Arapça kökenli bir sözcük olan “sahhaf” kitap alım satımı yapan esnaflara verilen isimdir. Türkçede halk arasında ise genellikle “sahaf” olarak kullanılır. İstanbul’un tarihi ve kültürel dokusunda önemli bir yeri olan Kapalıçarşı, Osmanlı döneminde Cağaloğlu’ndan Fatih semtine kadar uzanan bir geçit yeri ve kendine özgü bir merkez niteliği taşıyordu. 15. ve 16. yüzyıllarda, medrese öğrencilerinin Fatih ve Bayezid gibi büyük camilere yakın yerlerde kitap alıp sattıkları ve sahaflığın kısa zamanda meslek haline geldiği biliniyor. Kapalıçarşı’nın yapımı 1460’larda tamamlandıktan sonra, sahaflara da burada yer gösterildi. Ancak zaman içinde o sokakta kitapçılar yerine halıcılar bulunmaya başladı.
Kapalıçarşı’da bütün dükkânlar dua ile açılır, dua ile kapanırdı ve her lonca ve esnaf grubu birbirine bağlıydı. Sahafların piri olarak kabul edilen Basralı Abdullah Yetimi, ilk kitapçı olarak bilinir. 17. yüzyılın sonlarında Fransa Elçiliği’nde görevli olan A. Galland, Kapalıçarşı’da birçok yazma kitapla ilgilendi ve elçi ve Fransa kralı adına satın aldı. Bu değerli yazmalar günümüzde Fransız Milli Kitaplığı’nda bulunuyor.

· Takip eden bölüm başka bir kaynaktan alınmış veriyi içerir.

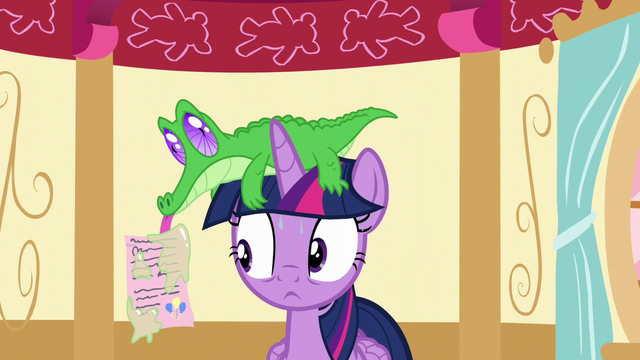 File:Gummy shows Twilight a letter from Pinkie S5E11.png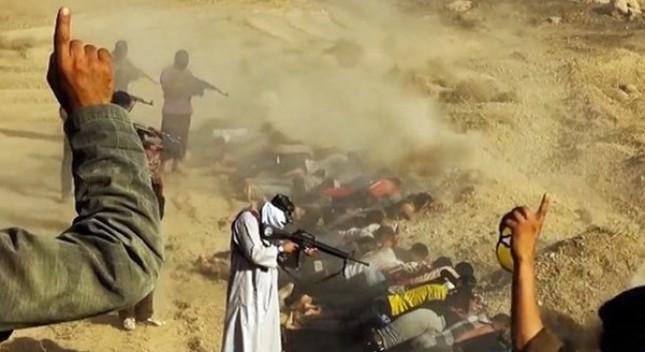 Tội ác ghê tởm của khủng bố IS: Tàn sát hơn 3.000 người Syria - anh 1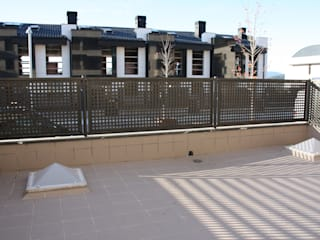 Moderner Balkon, Veranda & Terrasse von ERRASTI Modern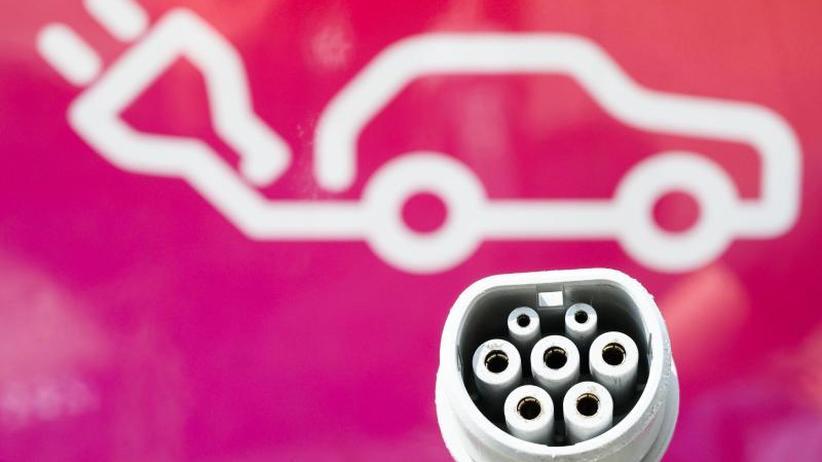Umfrage vor Beginn der IAA: E-Autos und autonomes Fahren haben es in Deutschland schwer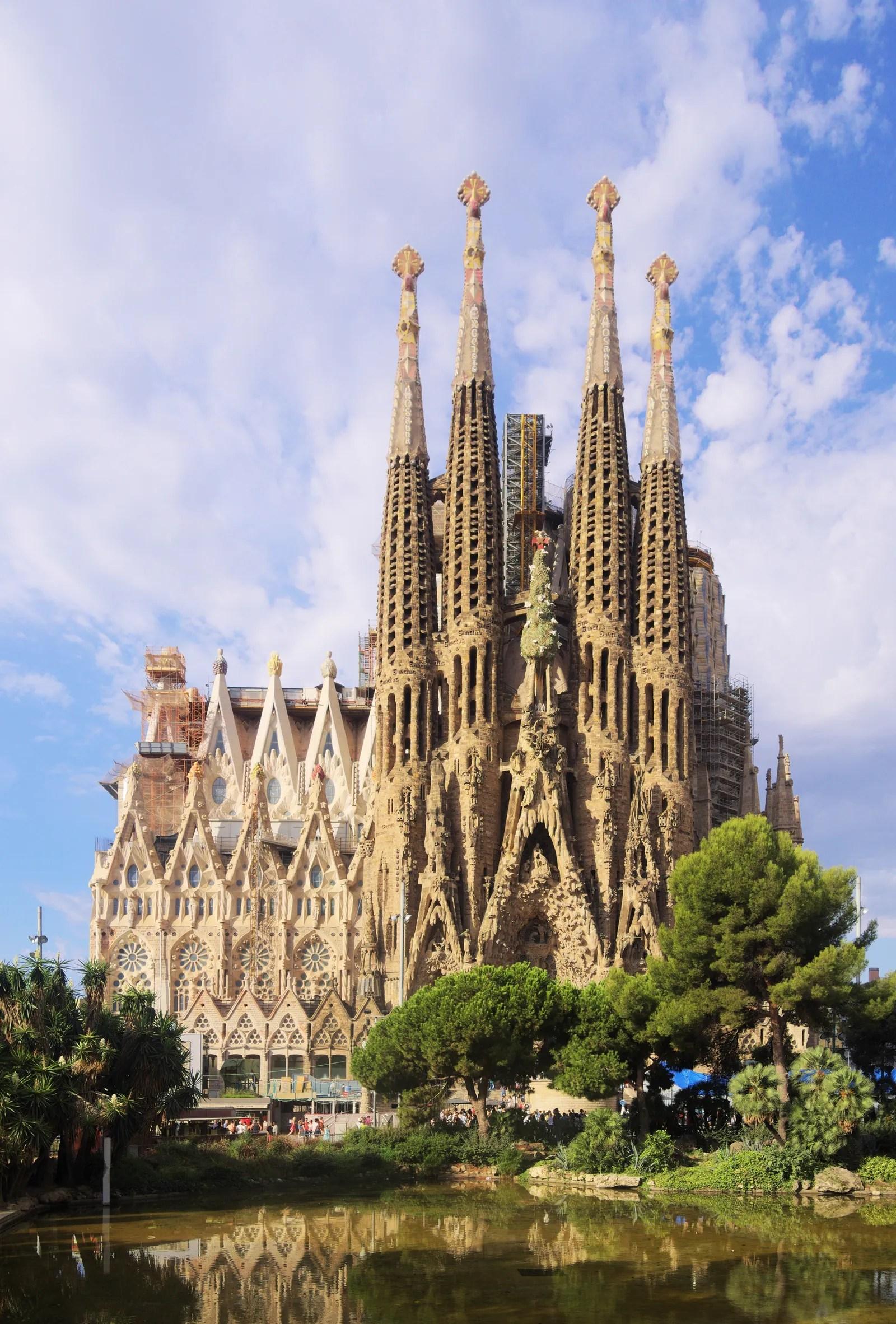 Les Plus Grandes Cathédrales De France : grandes, cathédrales, france, Beautiful, Cathedrals, World, Vogue, Paris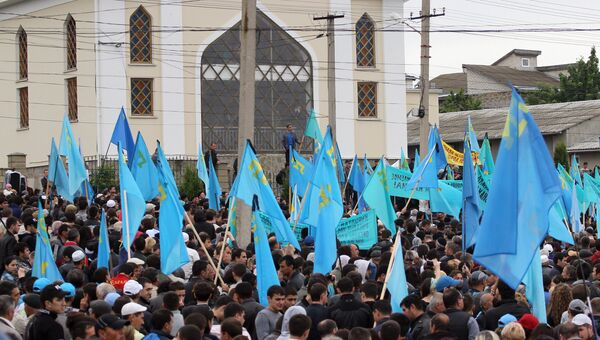 Крымские татары с флагами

1894’teki büyük İstanbul depreminde çarşının özellikle sahafların bulunduğu bölümü hasar gördü ve onarımı zaman aldı. Bu süreçte birçok kitapçı Kapalıçarşı’dan ayrılmak zorunda kaldı. O dönemde şimdiki sahaflar çarşısı yerine fesçilerin barakaları bulunmaktaydı. Ancak sahaflar, Kapalıçarşı’dan ayrılarak birer-ikişer bu barakalara yerleşmeye başladılar. Sahafların sayısı gittikçe arttı ve burası “Sahaflar Çarşısı” adını almaya hak kazandı. 1950’de önemli bir yangın geçiren çarşı, belediye tarafından istimlak edilerek yanmayan yerleri de yıkıldı ve sahaflar Bayazid Camii’nin geniş avlusunda yer buldu. Yanan çarşı yeniden yapılandırıldı ve dükkânlar 1952 yılında sahaflara kiralandı.